▶ _WHAT NEEDS TO BE DONE_: Please reproduce all of the records below word for word, leaving out the pictures.

===== ROWS =====

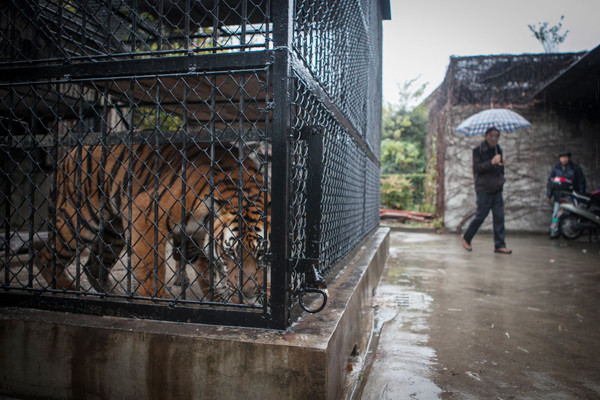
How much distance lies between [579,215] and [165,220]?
28.9 feet

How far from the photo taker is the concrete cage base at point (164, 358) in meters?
1.63

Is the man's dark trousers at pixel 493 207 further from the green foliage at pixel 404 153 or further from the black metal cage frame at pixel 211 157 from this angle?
the green foliage at pixel 404 153

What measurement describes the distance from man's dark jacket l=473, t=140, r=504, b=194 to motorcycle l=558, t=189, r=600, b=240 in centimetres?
294

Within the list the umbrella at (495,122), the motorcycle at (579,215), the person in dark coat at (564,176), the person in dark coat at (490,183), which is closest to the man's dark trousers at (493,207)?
the person in dark coat at (490,183)

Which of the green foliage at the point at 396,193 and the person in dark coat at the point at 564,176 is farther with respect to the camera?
the green foliage at the point at 396,193

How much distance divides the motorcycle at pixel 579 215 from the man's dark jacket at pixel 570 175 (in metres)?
0.24

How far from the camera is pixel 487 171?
660 centimetres

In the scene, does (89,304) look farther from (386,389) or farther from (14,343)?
(386,389)

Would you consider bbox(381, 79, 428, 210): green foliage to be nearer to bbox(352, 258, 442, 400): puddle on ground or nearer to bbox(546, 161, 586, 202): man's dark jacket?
bbox(546, 161, 586, 202): man's dark jacket

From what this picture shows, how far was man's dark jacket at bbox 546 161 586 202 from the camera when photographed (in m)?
8.88

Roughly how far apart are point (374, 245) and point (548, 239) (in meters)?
6.42

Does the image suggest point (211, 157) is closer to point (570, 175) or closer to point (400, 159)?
point (570, 175)

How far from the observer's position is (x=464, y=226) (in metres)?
10.6

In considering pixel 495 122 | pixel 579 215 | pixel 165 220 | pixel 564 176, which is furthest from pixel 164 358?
pixel 564 176
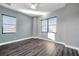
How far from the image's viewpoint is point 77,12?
1734 millimetres

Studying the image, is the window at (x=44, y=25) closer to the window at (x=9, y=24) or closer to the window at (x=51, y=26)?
the window at (x=51, y=26)

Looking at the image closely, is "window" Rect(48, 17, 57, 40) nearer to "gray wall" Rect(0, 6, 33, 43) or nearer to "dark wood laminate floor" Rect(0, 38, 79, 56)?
"dark wood laminate floor" Rect(0, 38, 79, 56)

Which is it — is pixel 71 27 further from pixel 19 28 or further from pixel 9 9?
pixel 9 9

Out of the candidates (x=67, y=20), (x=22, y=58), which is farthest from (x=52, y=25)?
(x=22, y=58)

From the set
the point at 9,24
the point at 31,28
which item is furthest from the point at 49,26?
the point at 9,24

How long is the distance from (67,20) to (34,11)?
1121mm

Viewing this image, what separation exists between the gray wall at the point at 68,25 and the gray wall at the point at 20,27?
0.89ft

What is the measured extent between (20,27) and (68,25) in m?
1.45

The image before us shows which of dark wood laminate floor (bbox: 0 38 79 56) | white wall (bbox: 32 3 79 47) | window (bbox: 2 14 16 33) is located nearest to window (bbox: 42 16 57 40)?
white wall (bbox: 32 3 79 47)

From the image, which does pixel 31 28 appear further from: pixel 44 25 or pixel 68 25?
pixel 68 25

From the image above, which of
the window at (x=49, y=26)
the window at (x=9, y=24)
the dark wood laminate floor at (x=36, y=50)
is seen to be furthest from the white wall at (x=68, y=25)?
the window at (x=9, y=24)

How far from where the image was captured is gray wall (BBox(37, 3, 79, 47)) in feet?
5.86

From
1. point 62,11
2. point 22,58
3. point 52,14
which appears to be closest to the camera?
point 22,58

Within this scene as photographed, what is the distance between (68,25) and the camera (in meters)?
2.11
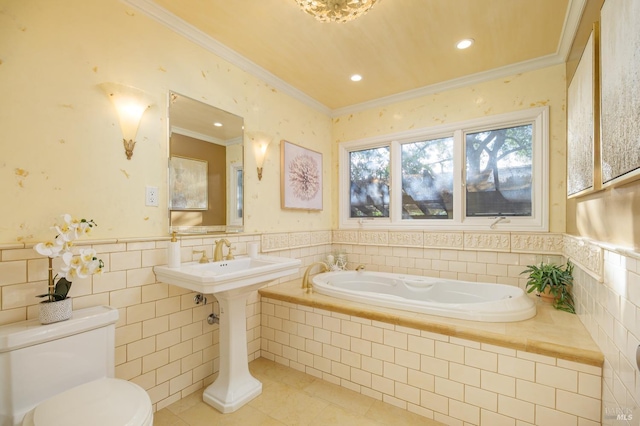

=====

▶ _SOLUTION TO THE PROBLEM_:
How much distance lies between [579,215] and [165,220]?
28.9 feet

How far from the photo taker is the concrete cage base at point (164, 358) in meters?
1.63

Is the man's dark trousers at pixel 493 207 further from the green foliage at pixel 404 153 or further from the black metal cage frame at pixel 211 157 from this angle?
the green foliage at pixel 404 153

What measurement describes the distance from man's dark jacket l=473, t=140, r=504, b=194 to motorcycle l=558, t=189, r=600, b=240 in centimetres?
294

Within the list the umbrella at (495,122), the motorcycle at (579,215), the person in dark coat at (564,176), the person in dark coat at (490,183), which is closest to the man's dark trousers at (493,207)?
the person in dark coat at (490,183)

Which of the green foliage at the point at 396,193 and the person in dark coat at the point at 564,176 is farther with respect to the camera?
the green foliage at the point at 396,193

How much distance divides the motorcycle at pixel 579 215 from the man's dark jacket at pixel 570 175 (in metres)?
0.24

How far from the camera is pixel 487 171?
660 centimetres

In the scene, does (89,304) look farther from (386,389) or farther from (14,343)?
(386,389)

Would you consider bbox(381, 79, 428, 210): green foliage to be nearer to bbox(352, 258, 442, 400): puddle on ground or nearer to bbox(546, 161, 586, 202): man's dark jacket?
bbox(546, 161, 586, 202): man's dark jacket

From what this picture shows, how far was man's dark jacket at bbox 546 161 586 202 from the camera when photographed (in m)?
8.88

Roughly how far apart are point (374, 245) and point (548, 239) (in meters)?
6.42

Does the image suggest point (211, 157) is closer to point (570, 175) or closer to point (400, 159)?
point (570, 175)

How far from the observer's position is (x=464, y=226) (in metres)?
10.6

In considering pixel 495 122 | pixel 579 215 | pixel 165 220 | pixel 564 176, which is furthest from pixel 164 358?
pixel 564 176
How far from the image's viewpoint is point 77,12?
1734 millimetres

Studying the image, is the window at (x=44, y=25) closer to the window at (x=9, y=24) or closer to the window at (x=51, y=26)?
the window at (x=51, y=26)

Looking at the image closely, is "window" Rect(48, 17, 57, 40) nearer to "gray wall" Rect(0, 6, 33, 43) or nearer to "dark wood laminate floor" Rect(0, 38, 79, 56)?
"dark wood laminate floor" Rect(0, 38, 79, 56)

Which is it — is pixel 71 27 further from pixel 19 28 or further from pixel 9 9?
pixel 9 9

Out of the candidates (x=67, y=20), (x=22, y=58), which is farthest from (x=52, y=25)?
(x=22, y=58)

From the set
the point at 9,24
the point at 31,28
which item is furthest from the point at 49,26?
the point at 9,24

How long is the distance from (67,20) to (34,11)?
1121mm

Viewing this image, what separation exists between the gray wall at the point at 68,25 and the gray wall at the point at 20,27?
0.89ft

What is the measured extent between (20,27) and (68,25) in m?
1.45

The image before us shows which of dark wood laminate floor (bbox: 0 38 79 56) | white wall (bbox: 32 3 79 47) | window (bbox: 2 14 16 33) is located nearest to window (bbox: 42 16 57 40)?
white wall (bbox: 32 3 79 47)

From the image, which does pixel 31 28 appear further from: pixel 44 25 or pixel 68 25?
pixel 68 25

From the image above, which of
the window at (x=49, y=26)
the window at (x=9, y=24)
the dark wood laminate floor at (x=36, y=50)
is seen to be furthest from the white wall at (x=68, y=25)?
the window at (x=9, y=24)

How far from where the image was captured is gray wall (BBox(37, 3, 79, 47)) in feet?
5.86

From
1. point 62,11
2. point 22,58
3. point 52,14
which appears to be closest to the camera?
point 22,58

Within this scene as photographed, what is the distance between (68,25) and the camera (in meters)?
2.11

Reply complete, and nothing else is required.